Small-Scale Battery Storage Continues Steady Growth

According to a new report from the U.S. Energy Information Administration (EIA), U.S. small-scale battery storage capacity almost doubled in 2021 (the year of the most recent data).

Small-scale battery storage refers to storage facilities that have less than 1 MW of generating capacity

“Small-scale battery storage is a significant part of the energy storage landscape in the United States,” said the report. “In 2021, small-scale battery storage reached 1,094 megawatts (MW), almost double the total in 2020 (630 MW), and more than ten times the total in 2017 (101 MW). In comparison, large-scale (or utility-scale) battery storage capacity totaled 4,712 MW in 2021.”

The percentage of small-scale battery storage that is net-metered has also been steadily increasing since 2016. In 2021, 71 percent of small-scale battery storage (781 MW) was net-metered versus 36 percent in 2016. (Net-metering tariff arrangements permit a facility [using a meter that reads inflows and outflows of electricity] to sell excess power generated above its load requirement back to the electric grid, typically, but not necessarily, at a rate equivalent to the retail price of electricity.)

According to the report, the vast majority (91 percent) of small-scale battery storage capacity is installed in the residential and commercial sectors. Of the 1,094 MW of small-scale capacity reported by utilities in 2021, 68 percent (740 MW) was installed in the residential sector, and 23 percent (254 MW) was installed in the commercial sector. A smaller percentage, seven percent (79 MW), was installed in the industrial sector. The remaining two percent (21 MW) was directly connected to the distribution grid, such as a utility at its own distribution substation. Across all sectors, small-scale battery storage capacity is typically owned by the end user.

California reported the largest amount of small-scale battery storage (775 MW) of any state, with 71 percent of the total capacity. Of all small-scale batter storage capacity in California, over 97 percent was installed in three electric utility service territories: Pacific Gas and Electric (PGE), with 364 MW; Southern California Edison (SCE), with 271 MW; and San Diego Gas and Electric (SDGE), with 114 MW.

In 2021, most installations of small-scale battery storage in the commercial sector in California were in SCE’s territory (67 percent) and SDGE’s territory (20 percent). Most installations of residential small-scale battery storage (54 percent) and industrial small-scale battery storage (92 percent) in California were in PGE’s territory.

California’s large share of small-scale battery storage capacity can be attributed to the state’s Self-Generation Incentive Program (SGIP), which provides financial incentives for installing customer-sited distributed energy resources.

Outside of California, the states with the most reported small-scale battery storage capacity were Hawaii, with 124 MW; Texas, with 40 MW; and New York, with 21 MW.

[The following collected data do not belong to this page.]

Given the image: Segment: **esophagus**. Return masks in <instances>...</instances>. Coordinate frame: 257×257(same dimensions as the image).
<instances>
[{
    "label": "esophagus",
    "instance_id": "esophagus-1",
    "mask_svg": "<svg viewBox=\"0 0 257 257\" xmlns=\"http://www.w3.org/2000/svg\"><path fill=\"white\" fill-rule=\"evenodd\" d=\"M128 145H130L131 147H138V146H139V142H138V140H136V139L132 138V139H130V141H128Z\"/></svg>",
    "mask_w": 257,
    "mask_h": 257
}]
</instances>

Most (85 percent) of the 318 MW of small-scale battery storage capacity outside of California was installed in the residential sector. Only minimal small-scale battery storage capacity in the industrial sector existed outside of California. In the commercial sector, small-scale battery storage was mostly reported in New York and Hawaii, as well as three other states – Illinois, Georgia, and Ohio.